» Things to do
1/ Answer these questions from the string_agg text:
(a) What line loads the extension into the database?
(b) What do you call on the expression to set the order of concatenation?
(c) In the sample result, what value appears under c2s for b?
2/ For each statement, say whether the string_agg text agrees with it. Answer yes or no and quote the words that settle it.
(a) You can pick a custom separator.
(b) The concatenation works with only one particular database.
(c) The extension has to be loaded into the database before you use it.
3/ Repeat the string_agg text from "The string_agg extension" up to and including "sa = Sequel.string_agg(:column_name).order(:other_column)".

» Extract to read

= = = = = = =

The string_agg extension adds the ability to perform database-independent aggregate string concatentation. For example, with a table like:
c1 | c2 ---+--- a | 1 a | 2 a | 3 b | 4
You can return a result set like:
c1 | c2s ---+--- a | 1,2,3 b | 4
First, you need to load the extension into the database:
DB.extension :string_agg
Then you can use the Sequel.string_agg method to return a Sequel
expression:
sa = Sequel.string_agg(:column_name) # or: sa = Sequel.string_agg(:column_name, '-') # custom separator
You can specify the order in which the concatention happens by calling order
on the expression:
sa = Sequel.string_agg(:column_name).order(:other_column)

= = = = = = =

» Source data

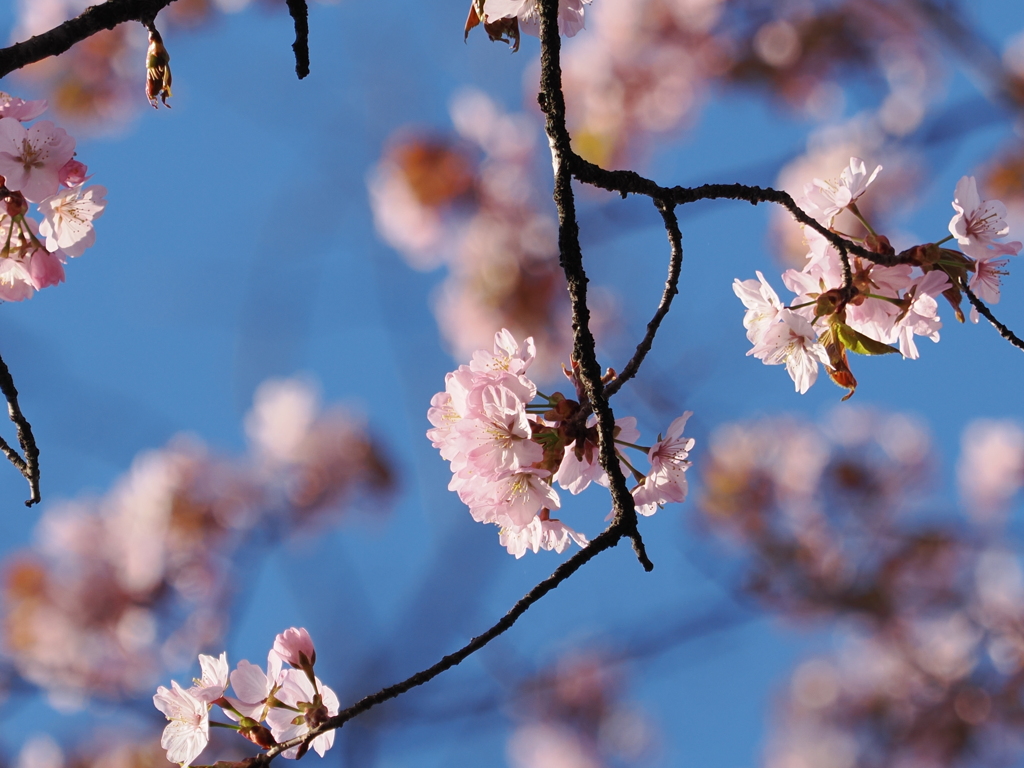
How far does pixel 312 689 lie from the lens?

= = = = = = =

» Expected responses
1/
(a) DB.extension :string_agg
(b) order
(c) 4

2/
(a) Yes: "sa = Sequel.string_agg(:column_name, '-') # custom separator"
(b) No: "database-independent"
(c) Yes: "First, you need to load the extension into the database"

3/
The string_agg extension adds the ability to perform database-independent aggregate string concatentation. For example, with a table like:
c1 | c2 ---+--- a | 1 a | 2 a | 3 b | 4
You can return a result set like:
c1 | c2s ---+--- a | 1,2,3 b | 4
First, you need to load the extension into the database:
DB.extension :string_agg
Then you can use the Sequel.string_agg method to return a Sequel
expression:
sa = Sequel.string_agg(:column_name) # or: sa = Sequel.string_agg(:column_name, '-') # custom separator
You can specify the order in which the concatention happens by calling order
on the expression:
sa = Sequel.string_agg(:column_name).order(:other_column)